> **PAGE EXTRACT**:
** Start **

I have to (apparently, the MDF has been already bought) build 2 sub boxes for 2 different drivers for different purposes! I've been interested in car audio since I was kid, but my friends project is for home, using a car sub!!!! As rushed as all seems, the amp is en route and should arrive in 10-15 days!

I'm making this a double project, since both boxes will be built alongside. Now, the car sub which is for my Land Rover is a 10" Audiobahn AW101T. It's in decent box, which some guys built me some time ago, but I always wanted a slot port box!

My friends box is to be using a Pioneer TSW309 S4 car sub in simillar design box, but for home use. Now this is where I'm not sure if I've done my calculations right. Budget constrains force me to use the mentioned drivers for both projects, one is existing the other is in my friend's budget. 50 euro for 19mm thick MDF which is 3.6x1.8 meters - the sheet has been bought already!

I've been reading the forum a lot lately and was wondering if you guys can help me out with the calculations and maybe some tips? I've built my last sub box 5 years ago, from waste MDF boards, even more troubling - this last box was also my FIRST one!!! I don't want to mess up badly with those 2 projects as there's a friend involved and I don't mind screwing my car sub design, but his HAS to work!

First, I want to ask for your ideas or recommendation at this stage? Is it too crazy of an idea to work? Should i reconsider design, driver or anything to try to avoid or focus on? The driver's Fs is 40hz, I'm tuning it to 34hz

I will provide you with design templates, pics and calculations after I figure the upload feature.
 
Specs can be found here, including recommended box volume and port dimensions.
Pioneer TS-W309S4 Champion Series 12" 4-ohm subwoofer at Crutchfield.com
Or here Pioneer TS-W309S4 (TSW309S4) 12" Single 4 Ohm Champion Subwoofer
Crutchfield's recommended box volume and port dimensions gives a box tuned to 40.5 Hz.
.
This box has a 4.4 dB hump at ~57 Hz, is 3 dB down from that at ~ 41 Hz, 6 dB down at ~ 36 Hz and 10 dB down at ~ 30.5 Hz.
The recommended 1.5 ft.^3 (42.5 liter) box W/ 76 mm X 223 mm Port would be
OK for a car with it's Cabin gain.
.
For home stereo you need at least a 3 ft.^3 (85 L) box.
The port will need to be more like 101 mm ID, with flares if possible.
That will put out well, down to ~ 25 Hz with a 101 mm ID X 300 mm port.

** End **

> **STATED PROBLEM 1**: In the subwoofer box post, what is the minimum box size given for home stereo use?
> **STATED PROBLEM 2**: Please summarize the subwoofer box post in two sentences.

> **GIVEN DATA**:
** Start **

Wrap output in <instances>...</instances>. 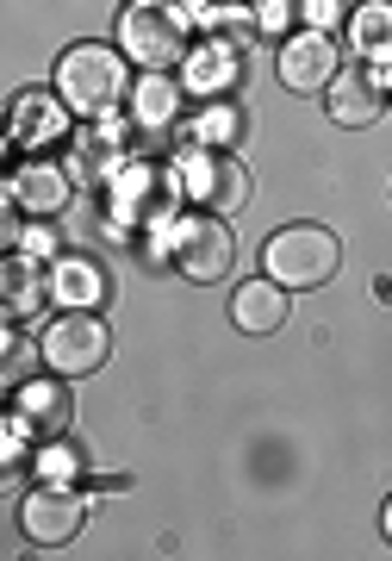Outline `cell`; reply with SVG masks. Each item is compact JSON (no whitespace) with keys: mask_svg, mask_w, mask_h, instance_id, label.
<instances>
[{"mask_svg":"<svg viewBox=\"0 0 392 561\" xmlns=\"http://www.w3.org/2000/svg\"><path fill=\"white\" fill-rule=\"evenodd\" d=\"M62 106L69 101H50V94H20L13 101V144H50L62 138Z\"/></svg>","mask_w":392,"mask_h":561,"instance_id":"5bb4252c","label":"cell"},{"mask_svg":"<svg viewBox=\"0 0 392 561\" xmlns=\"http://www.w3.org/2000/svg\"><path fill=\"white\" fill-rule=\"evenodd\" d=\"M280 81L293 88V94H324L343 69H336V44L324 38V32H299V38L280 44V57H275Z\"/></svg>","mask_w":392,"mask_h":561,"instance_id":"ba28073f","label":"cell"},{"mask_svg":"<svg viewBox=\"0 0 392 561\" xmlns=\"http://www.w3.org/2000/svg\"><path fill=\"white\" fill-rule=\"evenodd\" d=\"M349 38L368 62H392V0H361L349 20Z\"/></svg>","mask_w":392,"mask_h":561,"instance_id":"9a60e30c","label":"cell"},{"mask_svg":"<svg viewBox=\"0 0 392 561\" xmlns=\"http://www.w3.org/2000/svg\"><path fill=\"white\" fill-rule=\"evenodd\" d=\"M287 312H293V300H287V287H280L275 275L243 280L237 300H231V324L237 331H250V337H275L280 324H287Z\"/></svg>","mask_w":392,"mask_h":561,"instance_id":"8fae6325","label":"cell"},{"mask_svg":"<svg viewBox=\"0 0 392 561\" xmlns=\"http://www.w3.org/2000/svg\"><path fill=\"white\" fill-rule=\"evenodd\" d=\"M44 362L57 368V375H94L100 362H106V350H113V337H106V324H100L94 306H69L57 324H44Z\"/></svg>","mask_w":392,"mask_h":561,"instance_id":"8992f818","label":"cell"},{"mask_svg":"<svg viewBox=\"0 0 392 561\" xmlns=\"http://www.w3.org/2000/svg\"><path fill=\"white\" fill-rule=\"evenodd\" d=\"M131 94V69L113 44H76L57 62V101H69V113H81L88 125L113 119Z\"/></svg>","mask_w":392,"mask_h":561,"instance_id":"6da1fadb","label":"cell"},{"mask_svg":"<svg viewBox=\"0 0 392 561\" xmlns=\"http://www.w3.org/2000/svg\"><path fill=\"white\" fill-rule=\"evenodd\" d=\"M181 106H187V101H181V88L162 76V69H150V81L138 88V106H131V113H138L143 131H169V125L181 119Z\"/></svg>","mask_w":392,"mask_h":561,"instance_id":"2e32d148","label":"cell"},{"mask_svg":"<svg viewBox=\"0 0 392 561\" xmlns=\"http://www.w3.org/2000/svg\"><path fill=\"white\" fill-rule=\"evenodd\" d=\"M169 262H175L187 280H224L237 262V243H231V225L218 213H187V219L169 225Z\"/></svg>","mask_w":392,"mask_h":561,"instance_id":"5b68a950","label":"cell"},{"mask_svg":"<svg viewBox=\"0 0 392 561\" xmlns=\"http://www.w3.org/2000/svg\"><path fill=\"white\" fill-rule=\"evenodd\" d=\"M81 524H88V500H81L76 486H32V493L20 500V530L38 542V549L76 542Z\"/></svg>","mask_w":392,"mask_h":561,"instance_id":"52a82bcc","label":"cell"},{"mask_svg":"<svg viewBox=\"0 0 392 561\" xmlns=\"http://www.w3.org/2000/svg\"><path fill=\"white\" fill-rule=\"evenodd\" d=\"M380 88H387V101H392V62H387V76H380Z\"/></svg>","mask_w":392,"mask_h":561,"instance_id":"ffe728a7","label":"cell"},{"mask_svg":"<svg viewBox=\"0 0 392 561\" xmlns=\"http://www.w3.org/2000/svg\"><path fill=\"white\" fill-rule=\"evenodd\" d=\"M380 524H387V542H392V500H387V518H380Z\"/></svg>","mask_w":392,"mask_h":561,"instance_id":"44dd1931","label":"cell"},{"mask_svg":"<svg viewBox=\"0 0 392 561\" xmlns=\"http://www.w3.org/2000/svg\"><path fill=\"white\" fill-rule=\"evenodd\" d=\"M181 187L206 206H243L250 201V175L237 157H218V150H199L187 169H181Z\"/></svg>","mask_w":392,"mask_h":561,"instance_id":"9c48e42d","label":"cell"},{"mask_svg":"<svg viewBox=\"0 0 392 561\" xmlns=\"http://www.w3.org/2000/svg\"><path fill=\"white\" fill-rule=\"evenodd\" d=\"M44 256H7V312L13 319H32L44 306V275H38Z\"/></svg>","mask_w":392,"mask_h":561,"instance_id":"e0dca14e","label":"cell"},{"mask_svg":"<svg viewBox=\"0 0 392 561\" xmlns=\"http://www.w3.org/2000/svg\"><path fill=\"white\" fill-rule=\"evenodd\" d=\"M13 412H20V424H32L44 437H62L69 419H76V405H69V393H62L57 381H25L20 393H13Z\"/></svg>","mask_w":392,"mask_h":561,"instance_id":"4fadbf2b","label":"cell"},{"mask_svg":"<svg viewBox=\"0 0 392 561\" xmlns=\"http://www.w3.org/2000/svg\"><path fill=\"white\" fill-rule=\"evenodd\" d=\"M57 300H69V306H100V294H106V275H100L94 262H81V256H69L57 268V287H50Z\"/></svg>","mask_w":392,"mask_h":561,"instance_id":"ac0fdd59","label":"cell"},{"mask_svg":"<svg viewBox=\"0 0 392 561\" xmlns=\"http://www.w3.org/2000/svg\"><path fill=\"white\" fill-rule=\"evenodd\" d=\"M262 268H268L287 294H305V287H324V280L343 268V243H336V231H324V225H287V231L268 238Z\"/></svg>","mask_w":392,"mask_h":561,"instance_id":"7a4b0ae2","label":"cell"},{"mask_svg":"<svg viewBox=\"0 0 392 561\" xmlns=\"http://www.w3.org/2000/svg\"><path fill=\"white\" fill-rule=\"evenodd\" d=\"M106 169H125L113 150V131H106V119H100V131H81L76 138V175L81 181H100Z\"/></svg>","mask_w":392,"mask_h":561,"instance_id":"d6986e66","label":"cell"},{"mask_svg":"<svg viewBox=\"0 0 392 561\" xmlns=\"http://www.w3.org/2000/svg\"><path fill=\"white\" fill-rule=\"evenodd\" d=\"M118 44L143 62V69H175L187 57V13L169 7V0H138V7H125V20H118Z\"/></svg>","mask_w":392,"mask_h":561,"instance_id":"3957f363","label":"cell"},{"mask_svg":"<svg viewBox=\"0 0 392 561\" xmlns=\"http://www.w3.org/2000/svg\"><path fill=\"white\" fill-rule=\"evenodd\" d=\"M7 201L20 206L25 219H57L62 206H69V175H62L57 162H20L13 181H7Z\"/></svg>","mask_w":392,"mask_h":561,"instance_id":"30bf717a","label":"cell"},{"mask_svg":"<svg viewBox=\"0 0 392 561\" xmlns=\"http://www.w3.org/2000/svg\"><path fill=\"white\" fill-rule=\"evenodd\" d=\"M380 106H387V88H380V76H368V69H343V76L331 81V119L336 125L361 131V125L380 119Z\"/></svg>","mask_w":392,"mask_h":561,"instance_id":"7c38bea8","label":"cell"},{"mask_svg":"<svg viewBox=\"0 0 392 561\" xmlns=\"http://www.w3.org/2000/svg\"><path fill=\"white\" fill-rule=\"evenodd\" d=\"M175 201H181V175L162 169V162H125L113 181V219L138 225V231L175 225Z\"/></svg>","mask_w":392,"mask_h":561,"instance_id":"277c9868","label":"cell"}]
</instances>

** End **

> **WORKED ANSWER 1**: At least 3 ft.^3 (85 L).

> **WORKED ANSWER 2**: The writer plans to build two subwoofer boxes from an already-bought sheet of 19mm MDF: one for a 10" Audiobahn AW101T in a Land Rover, and one using a Pioneer TSW309 S4 car sub for a friend's home use. The writer asks for help with the calculations and for tips, and the post also notes that the recommended 1.5 ft.^3 box, tuned to 40.5 Hz, would be OK in a car, while home stereo needs at least a 3 ft.^3 (85 L) box with a port of about 101 mm ID.